◆ **SELECTED PASSAGE**:
--

According to what you wrote, I should :-)
*Maybe* rather than documenting how to isolate Python, we might even
provide a function for that?
void PyConfig_Isolate(PyConfig *config)
{ config->isolated = 1; config->parse_argv = 0; }
I didn't propose that because so far, I'm not sure that everybody has
the same opinion on what "isolation" means. Does it only mean ignore
environment variables? Or also ignore configuration files? What about
the path configuration?
That's why I propose to start without such opiniated
PyConfig_Isolate() function :-)
> What about PyImport_FrozenModules? This is a global variable related to
> Python initialization (it contains _frozen_importlib and
> _frozen_importlib_external) but it is not accounted for in the PEP.
> I rely on this struct in PyOxidizer to replace the importlib modules with
> custom versions so we can do 0-copy in-memory import of Python bytecode
> for the entirety of the standard library. Should the PyConfig have a
> reference to the _frozen[] to use? Should the _frozen struct be made
> part of the public API?
First of all, PEP 587 is designed to be easily extendable :-) I added
_config_version field to even provide backward ABI compatibility.
Honestly, I never looked at PyImport_FrozenModules. It seems to fall
into the same category than "importtab": kind of corner case use case
which cannot be easily generalized into PyConfig structure.
As I would say the same that what I wrote about
PyImport_AppendInittab(): PyImport_FrozenModules symbol remains
relevant and continue to work as expected. I understand that it must
be set before the initialization, and it seems safe to set it even
before the pre-initialization since it's a static array.
Note: I renamed PyConfig._frozen to PyConfig.pathconfig_warnings: it's
an int and it's unrelated to PyImport_FrozenModules.
> I rely on this struct in PyOxidizer to replace the importlib modules with
> custom versions so we can do 0-copy in-memory import of Python bytecode
> for the entirety of the standard library.
Wait, that sounds like a cool feature! Would it make sense to make
this feature upstream? If yes, maybe send a separated email to
python-dev and/or open an issue.

--

◆ **DATASET EXCERPTS**:
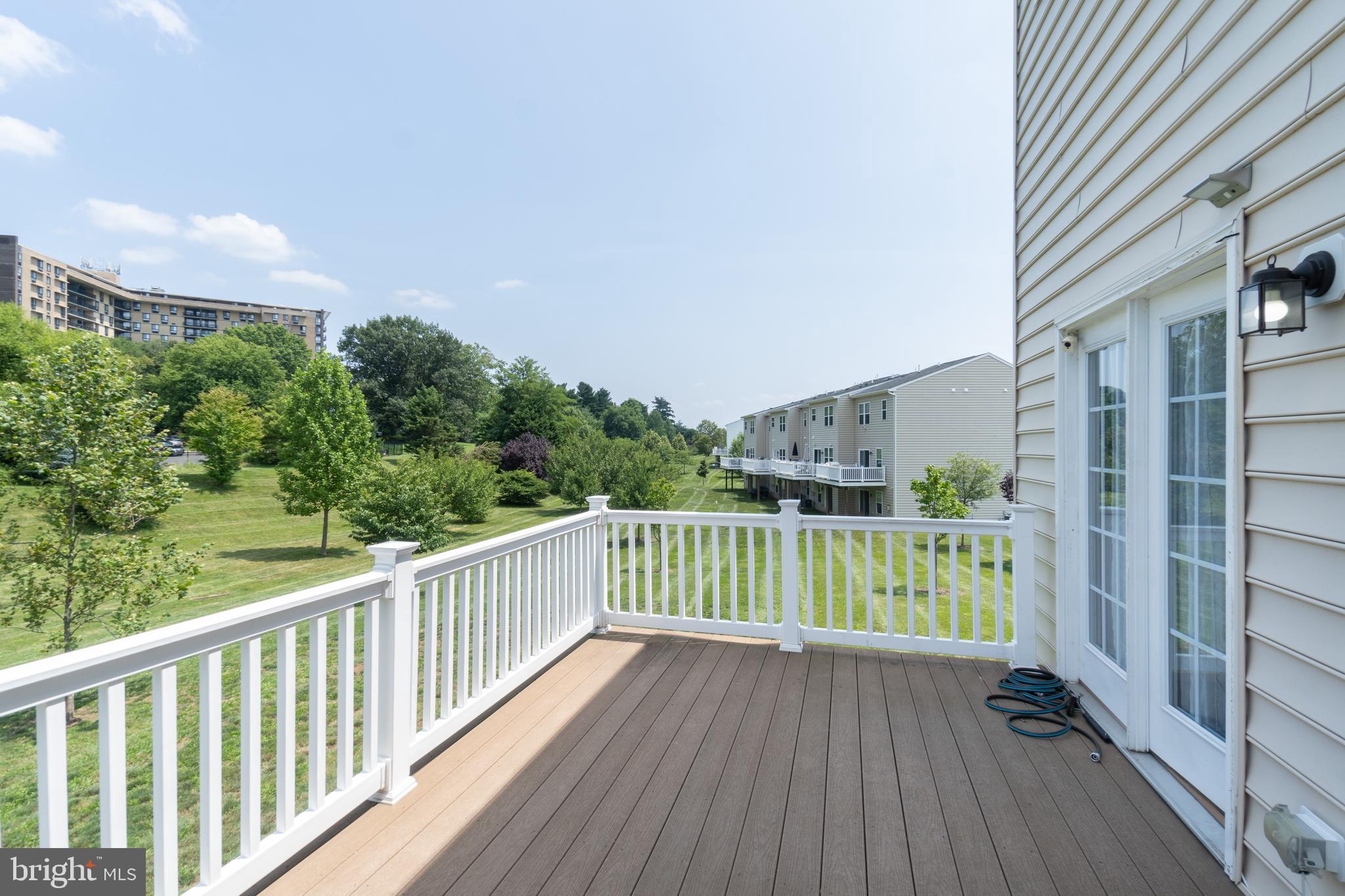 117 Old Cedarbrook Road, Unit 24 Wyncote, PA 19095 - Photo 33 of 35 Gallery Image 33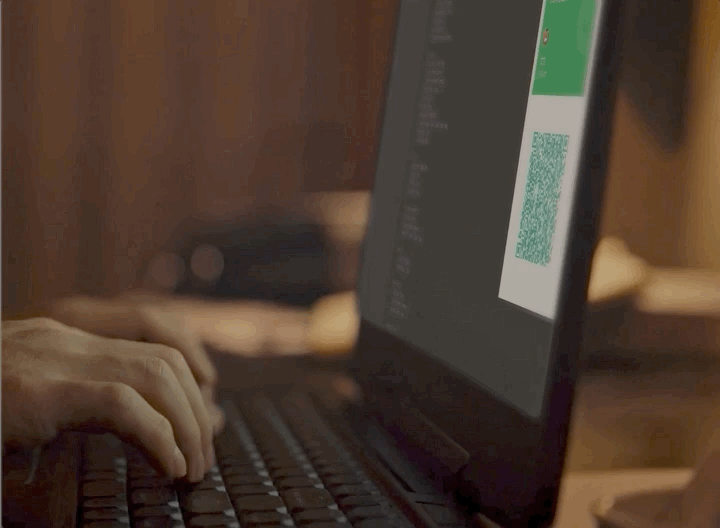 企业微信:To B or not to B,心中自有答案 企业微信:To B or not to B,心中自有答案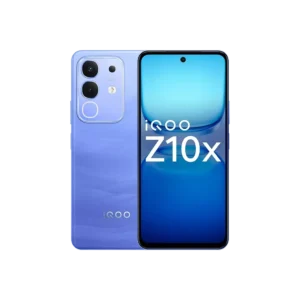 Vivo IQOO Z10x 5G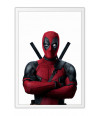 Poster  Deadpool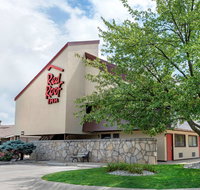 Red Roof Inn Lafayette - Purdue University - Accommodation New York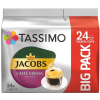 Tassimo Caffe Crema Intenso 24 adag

--

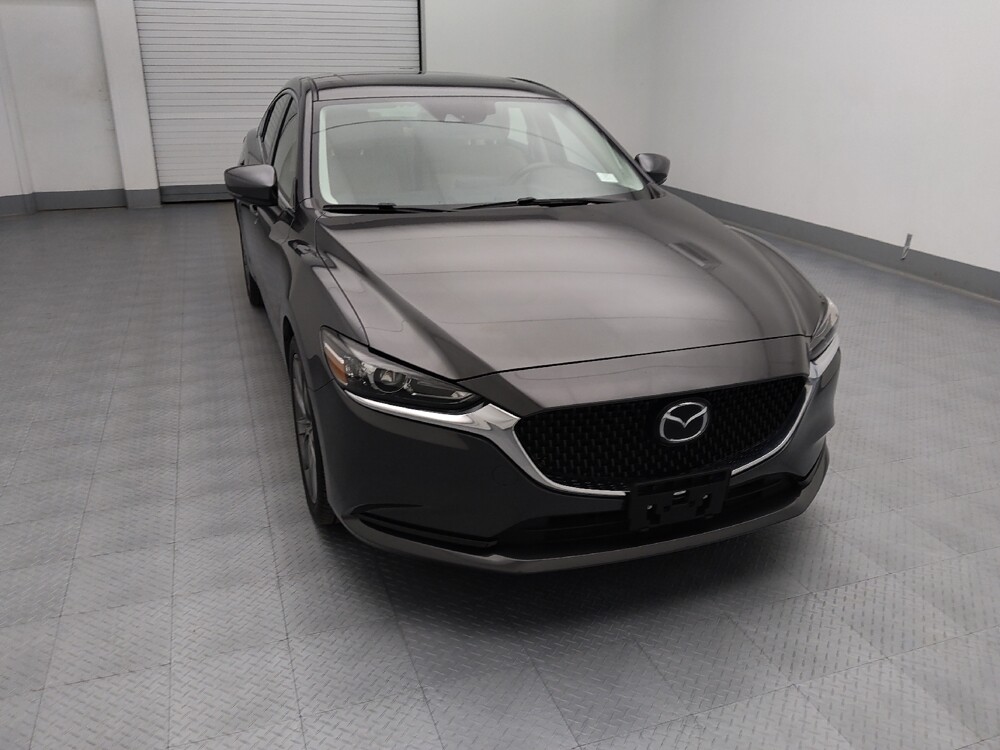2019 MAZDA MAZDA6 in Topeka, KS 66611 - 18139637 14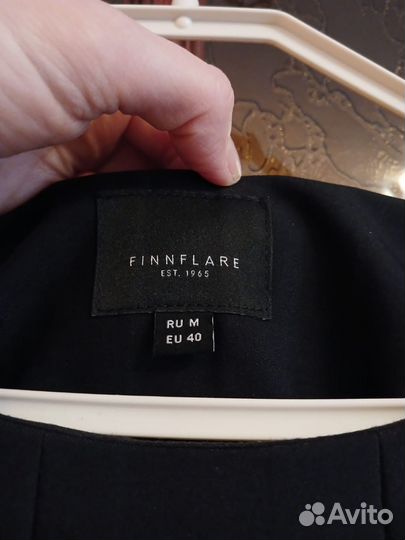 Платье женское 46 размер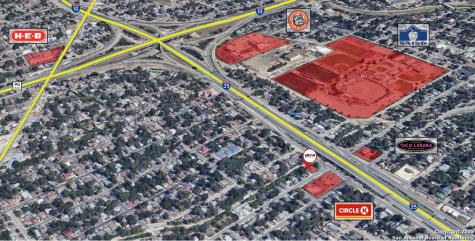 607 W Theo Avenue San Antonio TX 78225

--

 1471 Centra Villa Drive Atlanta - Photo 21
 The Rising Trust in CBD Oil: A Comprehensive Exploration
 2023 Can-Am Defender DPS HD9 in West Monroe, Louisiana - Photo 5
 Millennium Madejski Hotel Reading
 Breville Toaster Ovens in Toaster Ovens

--

◆ **TO DO**:
a - Do these statements agree with the PEP 587 passage? (i) PyConfig._frozen was renamed to PyConfig.pathconfig_warnings. (ii) The writer had already studied PyImport_FrozenModules. (iii) The writer thinks PyImport_FrozenModules can safely be set before the pre-initialization. For each, answer yes or no and quote the words from the passage that decide it.
b - Write the next few sentences of the PEP 587 passage, picking up after its final sentence.

◆ **WRITTEN ANSWERS**:
a -
(i) Yes: "I renamed PyConfig._frozen to PyConfig.pathconfig_warnings"
(ii) No: "Honestly, I never looked at PyImport_FrozenModules."
(iii) Yes: "it seems safe to set it even before the pre-initialization since it's a static array."

b -
> The PEP mentions a private PyConfig._install_importlib member. I'm
> curious what this is because it may be relevant to PyOxidizer. FWIW I
> /might/ be interested in a mechanism to better control importlib
> initialization because PyOxidizer is currently doing dirty things at
> run-time to register the custom 0-copy meta path importer. I /think/ my
> desired API would be a mechanism to control the name(s) of the frozen
> module(s) to use to bootstrap importlib. Or there would be a way to
> register the names of additional frozen modules to import and run as
> part of initializing importlib (before any .py-based stdlib modules are
> imported). Then PyOxidizer wouldn't need to hack up the source code to
> importlib, compile custom bytecode, and inject it via
> PyImport_FrozenModules. I concede this may be out of scope for the PEP.
> But if the API is being reworked, I'd certainly welcome making it easier
> for tools like PyOxidizer to work their crazy module importing magic :)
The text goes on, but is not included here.